Honesty is required when putting a plan together, but the national planning framework seems to be tilted in one direction. In fairness, there are major problems inside the M50; more roads and railway lines are needed. Dublin Airport must be the only main airport in the world that is not connected to a railway service. That is a damning indictment because this is a problem if we are trying to bring in tourism. We need tourism in the west of Ireland. The Wild Atlantic Way is a great success. How does one get to it? One must hire a car or cycle. Those are the only two ways. There is no train or bus to bring people directly to it. That will not bring in the number of people we need to allow many places in rural Ireland to survive and be viable.

The Minister of State needs to go back to the drawing board. We are talking about submissions, but is attention paid to submissions? Did I waste my time booking rooms for meetings in various hotels in six or seven counties because I passionately believe that an area of the country that has been neglected for years deserves the same as any other area? Does this plan examine the position of the farming community, for example? When the country was going down the Swanee, the farming community kept it going. Unfortunately, in our areas, especially in the west, we suffered mass emigration because of the sins that were committed. Every politician right across the board is working to try to ensure that jobs are created, but one must create incentives and ensure a fair playing field. As Deputy Martin Kenny rightly pointed out, if there are trees growing around people in every field, there will be no community, and if the Government subsidises this, it will choke the life out of rural areas in all counties, especially in the west, which has been badly affected.

Is there a vision for Longford, a town which, in my opinion, has been neglected for years? Is there a vision to make Athlone into a city? We hear all the talk and lovely vibes to the effect that we need another city. Waterford and Sligo were mentioned. However, this plan basically tells everyone to head to the few cities we have and create bigger ghettos. Unfortunately, the infrastructure and the housing are not there, and if we keep doing this, we will turn Ireland from a managed landscape into a wilderness. Perhaps that is the plan - to bring in the Yanks and the other tourists to look at trees growing instead of fields being productive, instead of what we call life in these areas, instead of vibrant communities working together for a common benefit.

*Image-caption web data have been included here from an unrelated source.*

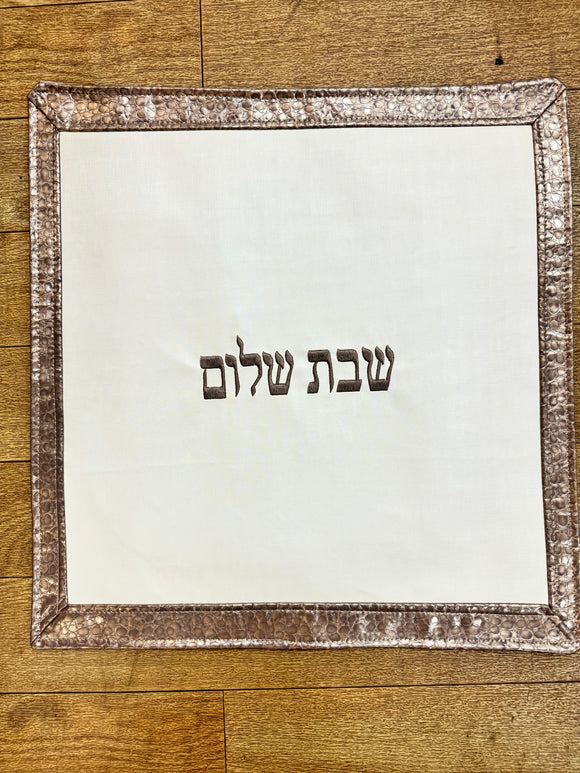 Challah cover #9998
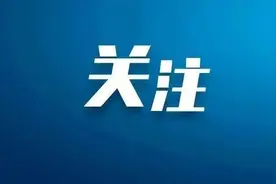 武清区政府与中国移动天津公司签署战略合作协议图片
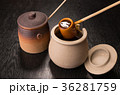 Tonkatsu Sauce  36281759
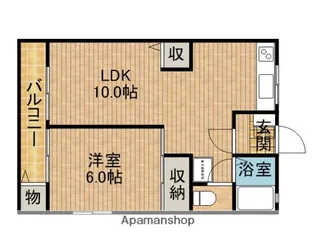 サンシャイン旭【1号室】の間取り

Those communities might be small but there may be children going to school in Dublin today who are nearly on top of each other in classrooms. What they would not give if they only knew the freedom and the kind of education they can get when class sizes are not as big?

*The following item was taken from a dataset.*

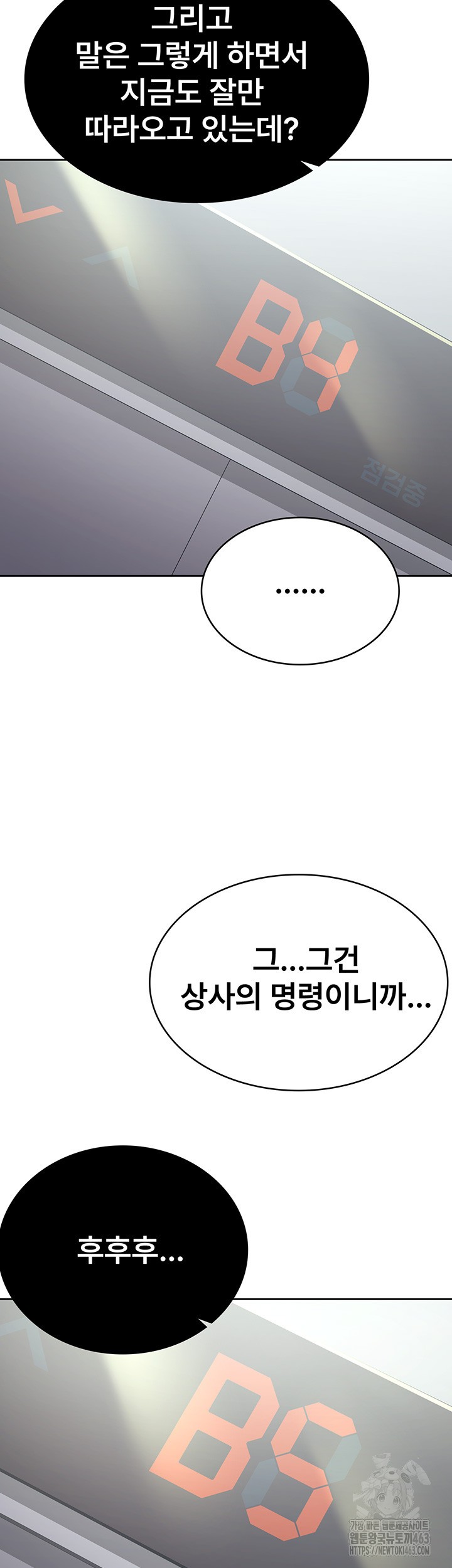 Tax Girlfriend Raw Chapter 9 image 33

We must go back to the drawing board. I will let the Deputies from the south speak for themselves. I am talking about the west, which has been neglected not only by this Government but also by those which preceded it. It has been the bad child at the back door; it got nothing and was never looked after. It needs fair play. The Minister of State - in the context of this document - needs to consider seriously how communities are made sustainable. Consider the way in which the single farm payment is dished out. The rich are getting richer and the poor are getting poorer and, unfortunately, it is the family farm that is getting poorer. As Deputy Martin Kenny said earlier, fathers are telling their families that they had better go to school, go to college and move away. Unfortunately, these families have not got fair play. If that keeps happening, the Government will get its wish in this plan of ensuring rural Ireland's demise.